Et Sem, actuellement à un peu moins de 390 000 habitants, cherche désespérément les citoyens qui lui permettrait de franchir le cap fatidique et de devenir une Métropole - et pas qu'uniquement dans son nom. Et si le Pays de Saint-Galmier compte 29 000 habitants, d'autres intercommunalités proches (comme Feurs en Forez par exemple, mais aussi les Montagnes du Matin et Forez en Lyonnais) sont en dessous du seuil exigé. Des regroupements sont donc indispensables.

« Tout délai fait le jeu des services de l'Etat »
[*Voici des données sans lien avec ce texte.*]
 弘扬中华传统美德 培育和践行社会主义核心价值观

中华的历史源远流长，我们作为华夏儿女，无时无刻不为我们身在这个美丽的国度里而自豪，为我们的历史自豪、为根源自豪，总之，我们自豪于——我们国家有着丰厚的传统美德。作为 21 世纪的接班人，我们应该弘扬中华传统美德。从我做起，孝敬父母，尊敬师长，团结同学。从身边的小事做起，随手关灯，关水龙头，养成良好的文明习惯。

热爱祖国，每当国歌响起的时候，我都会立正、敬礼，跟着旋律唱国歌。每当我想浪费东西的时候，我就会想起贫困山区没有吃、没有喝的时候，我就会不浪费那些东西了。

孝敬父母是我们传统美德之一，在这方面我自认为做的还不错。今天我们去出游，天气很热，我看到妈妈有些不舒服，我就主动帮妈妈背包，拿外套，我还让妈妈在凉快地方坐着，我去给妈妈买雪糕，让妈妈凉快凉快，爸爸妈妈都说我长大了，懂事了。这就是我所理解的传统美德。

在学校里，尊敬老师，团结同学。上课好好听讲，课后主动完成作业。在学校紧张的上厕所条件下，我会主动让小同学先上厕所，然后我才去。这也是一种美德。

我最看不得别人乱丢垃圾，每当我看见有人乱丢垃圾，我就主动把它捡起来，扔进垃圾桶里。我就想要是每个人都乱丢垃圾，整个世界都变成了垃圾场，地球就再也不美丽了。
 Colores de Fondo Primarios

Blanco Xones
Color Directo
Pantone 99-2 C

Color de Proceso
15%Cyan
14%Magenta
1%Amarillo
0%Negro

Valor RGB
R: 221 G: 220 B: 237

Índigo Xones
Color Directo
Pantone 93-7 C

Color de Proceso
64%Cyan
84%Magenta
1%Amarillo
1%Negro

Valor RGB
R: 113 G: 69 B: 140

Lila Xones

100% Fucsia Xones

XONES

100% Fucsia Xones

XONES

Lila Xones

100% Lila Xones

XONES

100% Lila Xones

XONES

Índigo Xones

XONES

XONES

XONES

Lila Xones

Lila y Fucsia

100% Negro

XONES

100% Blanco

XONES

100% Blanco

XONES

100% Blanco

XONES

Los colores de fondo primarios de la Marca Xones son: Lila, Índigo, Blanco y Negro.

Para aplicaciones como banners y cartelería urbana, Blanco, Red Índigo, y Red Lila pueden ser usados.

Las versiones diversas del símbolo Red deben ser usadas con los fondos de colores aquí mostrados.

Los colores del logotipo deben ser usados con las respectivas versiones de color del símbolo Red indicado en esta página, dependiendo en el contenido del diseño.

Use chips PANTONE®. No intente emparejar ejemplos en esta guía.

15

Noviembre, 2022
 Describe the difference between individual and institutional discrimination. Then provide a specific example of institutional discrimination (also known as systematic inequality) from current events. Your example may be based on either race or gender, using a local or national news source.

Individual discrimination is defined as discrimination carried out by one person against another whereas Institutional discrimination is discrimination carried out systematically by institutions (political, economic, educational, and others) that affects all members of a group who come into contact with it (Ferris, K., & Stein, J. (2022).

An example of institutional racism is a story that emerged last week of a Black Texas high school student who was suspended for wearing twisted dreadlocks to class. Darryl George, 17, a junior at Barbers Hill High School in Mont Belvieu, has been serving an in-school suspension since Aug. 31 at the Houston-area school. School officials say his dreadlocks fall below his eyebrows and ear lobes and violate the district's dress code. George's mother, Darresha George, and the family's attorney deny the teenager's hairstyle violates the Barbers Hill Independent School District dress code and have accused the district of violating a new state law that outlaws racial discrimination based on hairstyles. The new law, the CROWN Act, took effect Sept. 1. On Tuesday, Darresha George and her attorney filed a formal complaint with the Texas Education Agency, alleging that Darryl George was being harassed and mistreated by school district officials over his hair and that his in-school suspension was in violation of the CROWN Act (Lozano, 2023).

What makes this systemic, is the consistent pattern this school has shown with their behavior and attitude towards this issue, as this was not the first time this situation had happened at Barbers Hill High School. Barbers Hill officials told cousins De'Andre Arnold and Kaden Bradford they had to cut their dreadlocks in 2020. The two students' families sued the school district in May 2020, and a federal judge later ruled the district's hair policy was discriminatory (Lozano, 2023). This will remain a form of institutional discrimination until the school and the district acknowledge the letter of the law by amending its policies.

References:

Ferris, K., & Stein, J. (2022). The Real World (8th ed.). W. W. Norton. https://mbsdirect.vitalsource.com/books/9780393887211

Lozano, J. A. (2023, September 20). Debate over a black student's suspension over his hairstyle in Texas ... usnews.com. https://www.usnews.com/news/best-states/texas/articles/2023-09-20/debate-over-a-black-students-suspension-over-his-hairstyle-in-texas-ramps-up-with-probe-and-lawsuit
Par conséquent, c'est le branle-bas-de-combat à la CCPSG. Lundi 27 avril, un conseil communautaire a eu lieu, avec comme objectif, la prise de décision par rapport à plusieurs scénarios : vaut-il mieux rejoindre Sem, la Communauté d'agglomération Loire Forez (Calf), se regrouper avec une des Communautés de Communes du centre Loire, ou un mélange des deux dernières options ? Pour Monique Girardon, maire de Veauche et présidente de la CCPSG, en tout cas, l'important est d'éviter le morcellement. « Nous sommes plus forts à 10 qu'à 4, 6 ou 8 », a rappelé la présidente. Qui a encouragé les conseillers communautaires à se prononcer sur la résolution suivante :« Est-ce que nous sommes d'accord pour travailler sur un projet de territoire avec le Forez ? »,  « Tout délai fait le jeu des services de l'Etat », a-t-elle argumenté. Le « jeu », en l'occurence, c'est la diminution du nombre d'Etablissements publics de coopération intercommunale (EPCI, dont font partie les intercommunalités).

Si la majorité des conseillers communautaires se sont prononcés pour un « Forez Fort », c'est à dire le rapprochement avec une intercommunalité forézienne (la Calf ou l'une des trois communautés de communes) plutôt qu'avec Sem, tous ne se sont pas décidés ce soir là. Jean-Yves Charbonnier, maire de Saint-Galmier, a plaidé : « Je sais que le temps est compté, mais il ne faut pas galvauder le temps de la réflexion ». Pour les élus communautaires de Saint-Bonnet-les-Oules, par contre, hors de question de tourner le dos à la métropole stéphanoise. « On a du mal à définir un autre bassin de vie », a fini par lâcher Guy Françon, maire de Saint-Bonnet, après plusieurs heures de débat.

Les conseillers saint-bonnétaires ont voté contre la résolution proposée. Les conseillers de Rivas, Chamboeuf et Saint-Galmier ne se sont pas prononcés, invoquant la nécessité de bien informer les élus municipaux. La prochaine étape est l'ouverture de négociations avec les voisins du Pays de Saint-Galmier. Le 22 mai, Monique Girardon doit prochainement faire le point sur la situation avec le préfet.

La loi NOTRe, une petite révolution pour les collectivités territoriales

Qui a dit qu'il était impossible de simplifier le « mille-feuilles administratif » français ? C'est pourtant ce qui semble se passer. Après l'affirmation des métropoles (loi Maptam) puis le rassemblement des régions (qui verra Rhône-Alpes fusionner avec l'Auvergne), la loi Nouvelle organisation territoriale de la République se charge de rebattre les cartes. Avec, comme objectif, la montée en puissance des intercommunalités. Désormais, les communautés de communes, la plus petite forme d'intercommunalité, doivent compter au moins 20 000 habitants (sauf dans les zones à faible densité). La taille minimale pour les métropoles est de 400 000 habitants - d'où la nécessité pour Sem de se renforcer démographiquement. Les communautés urbaines, forme intercommunale plus petite que les métropoles, voient leur seuil de population fixé à 250 000 habitants contre 450 000 auparavant. Ces seuils visent à rendre les intercommunalités incontournables en y faisant adhérer chaque commune de France et en les poussant à atteindre des tailles certaines, pour qu'elles puissent prendre à leur charge des compétences. Forcément, cela passe par un remembrement qui ne plait pas toujours et chamboule certains équilibres locaux.